Records from a dataset:

********

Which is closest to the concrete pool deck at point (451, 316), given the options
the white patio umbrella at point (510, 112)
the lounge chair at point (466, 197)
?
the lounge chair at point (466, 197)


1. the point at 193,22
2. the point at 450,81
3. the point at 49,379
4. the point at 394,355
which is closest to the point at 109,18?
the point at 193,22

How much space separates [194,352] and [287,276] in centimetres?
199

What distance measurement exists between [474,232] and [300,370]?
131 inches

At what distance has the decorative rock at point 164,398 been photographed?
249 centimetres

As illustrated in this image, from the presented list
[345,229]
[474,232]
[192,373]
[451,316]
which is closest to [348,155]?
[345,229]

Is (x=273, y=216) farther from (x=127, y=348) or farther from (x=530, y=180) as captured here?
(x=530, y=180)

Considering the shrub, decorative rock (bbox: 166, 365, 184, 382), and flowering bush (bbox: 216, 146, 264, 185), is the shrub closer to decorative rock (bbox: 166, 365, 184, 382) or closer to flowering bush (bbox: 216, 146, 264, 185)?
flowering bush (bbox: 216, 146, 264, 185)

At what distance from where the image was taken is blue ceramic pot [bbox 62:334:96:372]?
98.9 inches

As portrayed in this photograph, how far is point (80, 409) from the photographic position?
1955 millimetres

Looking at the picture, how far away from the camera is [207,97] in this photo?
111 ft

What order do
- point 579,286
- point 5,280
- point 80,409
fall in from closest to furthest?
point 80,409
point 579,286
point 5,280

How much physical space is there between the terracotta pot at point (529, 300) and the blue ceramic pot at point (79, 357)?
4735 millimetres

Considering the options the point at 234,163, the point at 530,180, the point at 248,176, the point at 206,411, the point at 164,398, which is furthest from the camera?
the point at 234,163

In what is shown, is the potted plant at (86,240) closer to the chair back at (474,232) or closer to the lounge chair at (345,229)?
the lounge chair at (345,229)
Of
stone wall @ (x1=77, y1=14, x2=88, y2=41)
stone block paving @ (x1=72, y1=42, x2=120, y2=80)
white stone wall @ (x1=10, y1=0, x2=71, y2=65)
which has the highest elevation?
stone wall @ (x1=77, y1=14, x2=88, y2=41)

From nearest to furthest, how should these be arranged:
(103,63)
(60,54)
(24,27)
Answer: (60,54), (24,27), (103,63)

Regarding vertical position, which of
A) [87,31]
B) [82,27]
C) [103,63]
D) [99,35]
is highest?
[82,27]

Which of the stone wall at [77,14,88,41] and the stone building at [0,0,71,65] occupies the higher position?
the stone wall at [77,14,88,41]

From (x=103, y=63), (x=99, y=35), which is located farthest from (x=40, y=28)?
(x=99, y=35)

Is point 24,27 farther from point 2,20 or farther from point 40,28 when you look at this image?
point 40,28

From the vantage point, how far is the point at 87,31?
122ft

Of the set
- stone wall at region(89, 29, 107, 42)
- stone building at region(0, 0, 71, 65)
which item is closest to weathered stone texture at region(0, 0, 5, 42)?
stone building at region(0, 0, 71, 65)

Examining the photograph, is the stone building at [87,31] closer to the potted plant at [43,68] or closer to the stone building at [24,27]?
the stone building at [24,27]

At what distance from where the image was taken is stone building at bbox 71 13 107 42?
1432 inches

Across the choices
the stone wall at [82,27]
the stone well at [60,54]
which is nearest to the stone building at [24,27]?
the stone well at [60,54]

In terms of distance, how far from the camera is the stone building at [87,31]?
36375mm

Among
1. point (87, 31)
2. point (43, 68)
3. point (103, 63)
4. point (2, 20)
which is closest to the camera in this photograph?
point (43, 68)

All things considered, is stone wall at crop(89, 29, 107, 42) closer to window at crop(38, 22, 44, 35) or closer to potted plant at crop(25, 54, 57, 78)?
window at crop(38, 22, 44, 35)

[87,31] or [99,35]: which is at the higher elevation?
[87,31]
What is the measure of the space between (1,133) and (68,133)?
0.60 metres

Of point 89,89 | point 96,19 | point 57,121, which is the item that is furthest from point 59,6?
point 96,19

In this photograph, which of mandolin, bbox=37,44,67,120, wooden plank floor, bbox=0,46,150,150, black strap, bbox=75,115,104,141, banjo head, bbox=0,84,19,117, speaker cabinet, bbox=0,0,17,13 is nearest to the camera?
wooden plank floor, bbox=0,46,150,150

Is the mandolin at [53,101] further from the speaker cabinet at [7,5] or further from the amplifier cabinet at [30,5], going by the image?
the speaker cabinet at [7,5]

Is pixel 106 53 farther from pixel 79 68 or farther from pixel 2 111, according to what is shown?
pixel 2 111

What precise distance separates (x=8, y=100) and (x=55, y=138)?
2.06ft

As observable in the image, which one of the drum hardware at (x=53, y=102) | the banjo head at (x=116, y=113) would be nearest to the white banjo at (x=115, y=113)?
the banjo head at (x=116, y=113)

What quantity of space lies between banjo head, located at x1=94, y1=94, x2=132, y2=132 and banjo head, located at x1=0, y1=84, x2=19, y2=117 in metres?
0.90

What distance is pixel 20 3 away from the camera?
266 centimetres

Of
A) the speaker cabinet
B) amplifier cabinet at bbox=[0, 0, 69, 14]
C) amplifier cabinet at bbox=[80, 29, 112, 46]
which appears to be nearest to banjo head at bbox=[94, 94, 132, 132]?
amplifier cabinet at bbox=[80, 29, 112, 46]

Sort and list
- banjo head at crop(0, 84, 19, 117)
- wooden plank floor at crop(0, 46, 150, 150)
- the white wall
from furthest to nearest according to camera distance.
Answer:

********

Request
Copy the lines above verbatim, starting at the line containing "Is point 24,27" and ending after the line containing "1432 inches".

Output
Is point 24,27 farther from point 2,20 or farther from point 40,28 when you look at this image?
point 40,28

From the vantage point, how far is the point at 87,31?
122ft

Of the set
- stone wall at region(89, 29, 107, 42)
- stone building at region(0, 0, 71, 65)
which item is closest to weathered stone texture at region(0, 0, 5, 42)?
stone building at region(0, 0, 71, 65)

Examining the photograph, is the stone building at [87,31] closer to the potted plant at [43,68] or closer to the stone building at [24,27]?
the stone building at [24,27]

At what distance from where the image was taken is stone building at bbox 71 13 107 42?
1432 inches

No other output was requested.